The Race Between Countries to Accumulate the Most Technically Skilled Work Force
According to a 2019 study by Indeed, machine learning (ML) engineer ranked #1 on the job site’s best jobs, with ML growing 344% between 2015 and 2018. A total of nine jobs in the tech realm were included on the list, with full-stack developer ranking #3, robotics engineer ranking #11 and data scientist ranking #22. With tech jobs in demand around the world, countries often find themselves in competition for the highest skilled workforce.
A Diffbot report from 2018 “identified more than 720,000 people skilled in machine learning across the globe,” writes Alison DeNisco Rayome for TechRepublic. The report also showed that 62% of machine learning graduates in China left for jobs in the United States.
The report lists the United States with the greatest concentration of skilled machine learning employees, with about 31% of the global share of the workforce. India, the United Kingdom, Canada, and China rounded out the list.

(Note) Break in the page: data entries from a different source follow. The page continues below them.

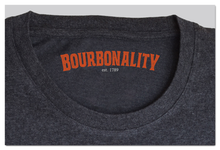 Load image into Gallery viewer, &quot;What&#39;s Your Bourbonality?&quot; T-Shirt
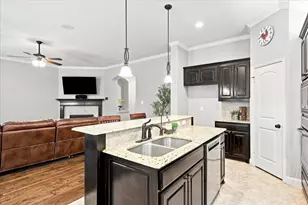 1105 Safrano St, Midlothian, TX 76065 - Photo 24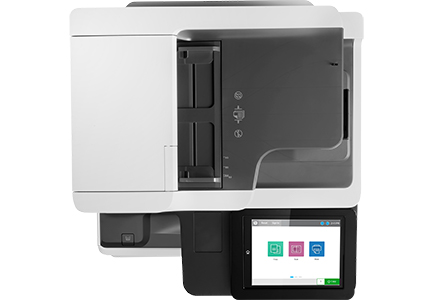 HP Colour LaserJet Managed E67650dh MFP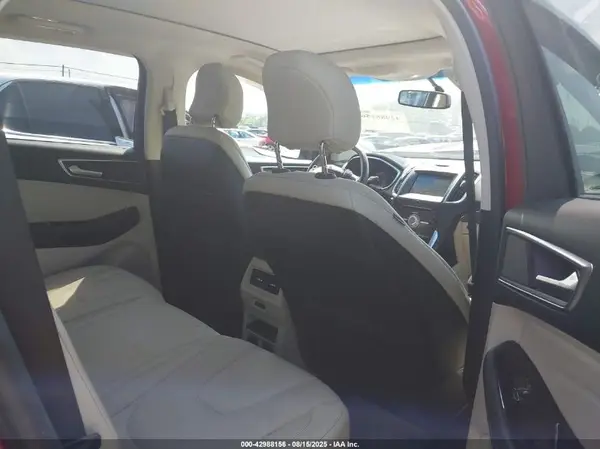 2FMPK4K95HBC18095 2017 FORD EDGE - Image 8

However, China has been more successful in raising funding for artificial intelligence (AI) startups, raising a half a billion dollars more than the US in 2017. The Chinese government has set a policy to become the world’s primary artificial intelligence innovator by 2030. To accomplish this goal, China will need employees knowledgeable in ML and AI.
The nature of machine learning work means that it is portable—employees can work on projects from anywhere. This also means that countries can bring in ML employees to fill gaps, such as microchip and semiconductor production. China has taken advantage of this by importing employees and business, particularly from Taiwan.
“All of China’s leading AI chip players are signed up with TSMC for production—Taiwan’s semiconductor prowess is China’s secret weapon in the coming semiconductor and AI chip wars,” reports Paul Triolo and Graham Webster for civic think tank New America. Taiwan Semiconductor Manufacturing Corporation (TSMC) is a leading producer of AI-optimized semiconductors.
However, many US firms have been doing this type of work for years, and there will be difficulties for China to make up that difference. The process of successfully developing and iterating complex hardware designed to run AI algorithms can be very difficult.
“It remains unclear if Chinese firms, including large and well-funded players such as Alibaba and Baidu can attract and keep sufficient numbers of design engineers to break into a significant market share for areas such as GPUs,” says Triolo and Webster.
As competition continues between the US and China, and as other countries enter into the mix, the need for employees skilled in machine learning, artificial intelligence, and other computer science fields is only going to increase.